There were 400 households, out of which 35.8% had children under the age of 18 living with them, 58.8% were married couples living together, 10.8% had a female householder with no husband present, and 24.8% were non-families. 20.3% of all households were made up of individuals, and 10.8% had someone living alone who was 65 years of age or older. The average household size was 2.69 and the average family size was 3.04.

The town population contained 27.5% under the age of 18, 9.3% from 18 to 24, 24.1% from 25 to 44, 24.5% from 45 to 64, and 14.6% who were 65 years of age or older. The median age was 38 years. For every 100 females, there were 102.6 males. For every 100 females age 18 and over, there were 96.2 males.

The median income for a household in the town was $33,438. Males had a median income of $27,961 versus $19,583 for females. The per capita income for the town was $13,109. About 11.0% of families and 13.3% of the population were below the poverty line, including 17.8% of those under age 18 and 8.0% of those age 65 or over.

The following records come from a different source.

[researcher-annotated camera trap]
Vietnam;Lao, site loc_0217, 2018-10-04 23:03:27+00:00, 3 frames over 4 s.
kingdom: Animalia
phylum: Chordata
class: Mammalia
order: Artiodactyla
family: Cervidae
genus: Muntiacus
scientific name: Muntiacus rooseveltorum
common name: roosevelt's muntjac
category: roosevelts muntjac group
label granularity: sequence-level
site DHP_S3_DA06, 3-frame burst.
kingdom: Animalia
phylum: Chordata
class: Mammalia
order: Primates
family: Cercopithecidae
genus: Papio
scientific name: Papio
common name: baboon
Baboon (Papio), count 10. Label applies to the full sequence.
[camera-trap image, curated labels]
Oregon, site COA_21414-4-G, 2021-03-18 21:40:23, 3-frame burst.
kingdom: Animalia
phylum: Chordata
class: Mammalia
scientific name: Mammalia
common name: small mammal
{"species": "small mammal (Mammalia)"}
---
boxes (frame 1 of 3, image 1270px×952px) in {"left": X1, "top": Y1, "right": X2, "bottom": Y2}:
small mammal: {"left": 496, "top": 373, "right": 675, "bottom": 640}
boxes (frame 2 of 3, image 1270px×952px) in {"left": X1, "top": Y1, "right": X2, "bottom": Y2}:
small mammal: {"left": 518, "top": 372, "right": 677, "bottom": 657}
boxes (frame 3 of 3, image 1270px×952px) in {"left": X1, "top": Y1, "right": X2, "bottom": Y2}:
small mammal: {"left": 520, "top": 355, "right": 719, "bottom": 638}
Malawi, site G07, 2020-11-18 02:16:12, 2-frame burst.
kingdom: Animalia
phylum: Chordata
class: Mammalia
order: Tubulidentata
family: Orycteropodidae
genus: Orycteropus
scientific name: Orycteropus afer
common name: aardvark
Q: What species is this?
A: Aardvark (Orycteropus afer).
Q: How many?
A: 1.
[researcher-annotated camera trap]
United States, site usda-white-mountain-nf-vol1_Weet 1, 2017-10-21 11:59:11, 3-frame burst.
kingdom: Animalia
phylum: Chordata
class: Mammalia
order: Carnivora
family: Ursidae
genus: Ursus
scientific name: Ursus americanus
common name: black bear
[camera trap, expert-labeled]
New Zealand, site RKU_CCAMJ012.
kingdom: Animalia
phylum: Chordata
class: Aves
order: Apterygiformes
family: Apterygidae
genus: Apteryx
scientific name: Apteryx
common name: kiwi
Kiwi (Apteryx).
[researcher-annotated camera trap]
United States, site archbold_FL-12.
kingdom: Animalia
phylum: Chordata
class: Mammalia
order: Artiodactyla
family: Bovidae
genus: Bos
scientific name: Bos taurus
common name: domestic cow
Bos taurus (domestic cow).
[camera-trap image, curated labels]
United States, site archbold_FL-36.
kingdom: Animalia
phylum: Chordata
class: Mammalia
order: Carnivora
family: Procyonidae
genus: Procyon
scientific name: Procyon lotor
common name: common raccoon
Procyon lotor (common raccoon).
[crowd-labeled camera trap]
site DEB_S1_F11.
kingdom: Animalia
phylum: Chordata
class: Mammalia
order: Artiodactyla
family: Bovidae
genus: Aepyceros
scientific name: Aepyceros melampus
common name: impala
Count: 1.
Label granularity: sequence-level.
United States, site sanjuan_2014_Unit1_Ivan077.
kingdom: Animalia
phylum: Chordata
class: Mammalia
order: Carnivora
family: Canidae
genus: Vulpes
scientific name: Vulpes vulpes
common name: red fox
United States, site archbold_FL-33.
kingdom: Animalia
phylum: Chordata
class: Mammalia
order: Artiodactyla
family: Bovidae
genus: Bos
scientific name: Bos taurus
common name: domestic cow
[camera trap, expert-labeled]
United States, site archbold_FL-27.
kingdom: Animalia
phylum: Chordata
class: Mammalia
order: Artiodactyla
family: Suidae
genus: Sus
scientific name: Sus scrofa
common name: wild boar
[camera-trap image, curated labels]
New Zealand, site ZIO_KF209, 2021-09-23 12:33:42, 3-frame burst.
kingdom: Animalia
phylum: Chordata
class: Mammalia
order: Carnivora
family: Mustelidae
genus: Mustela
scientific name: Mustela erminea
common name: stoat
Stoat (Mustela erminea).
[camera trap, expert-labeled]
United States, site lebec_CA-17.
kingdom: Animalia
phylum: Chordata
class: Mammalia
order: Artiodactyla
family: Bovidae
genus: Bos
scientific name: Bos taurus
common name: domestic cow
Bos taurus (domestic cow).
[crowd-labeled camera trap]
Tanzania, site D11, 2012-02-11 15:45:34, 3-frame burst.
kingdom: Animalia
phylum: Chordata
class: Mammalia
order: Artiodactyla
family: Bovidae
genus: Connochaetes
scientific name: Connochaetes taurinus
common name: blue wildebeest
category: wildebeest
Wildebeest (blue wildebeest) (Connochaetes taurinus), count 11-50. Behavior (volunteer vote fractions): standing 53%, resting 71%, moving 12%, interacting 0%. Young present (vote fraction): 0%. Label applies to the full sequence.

==Communities and locations in the Town of Independence==
- Independence - A hamlet at the intersection of County Road 22 and County Road 22A near the northern town line.
- Whitesville - A hamlet at routes NY 248 and NY 248A near the eastern town line. The community is named after Samuel S White, the first permanent resident in the town and founder of the hamlet.
- Spring Mills - A hamlet in the southeast corner near Spring Mills Creek.

==Sports==
- Circle K Speedway was a 1/4 mi dirt oval racing facility located near the hamlet of Whitesville. It operated from 1980 to 1986 by Don and Audrey Kio, and was where New York State Stock Car Association Hall of Fame driver Curt Van Pelt, like others known on the state and national scene, began his career.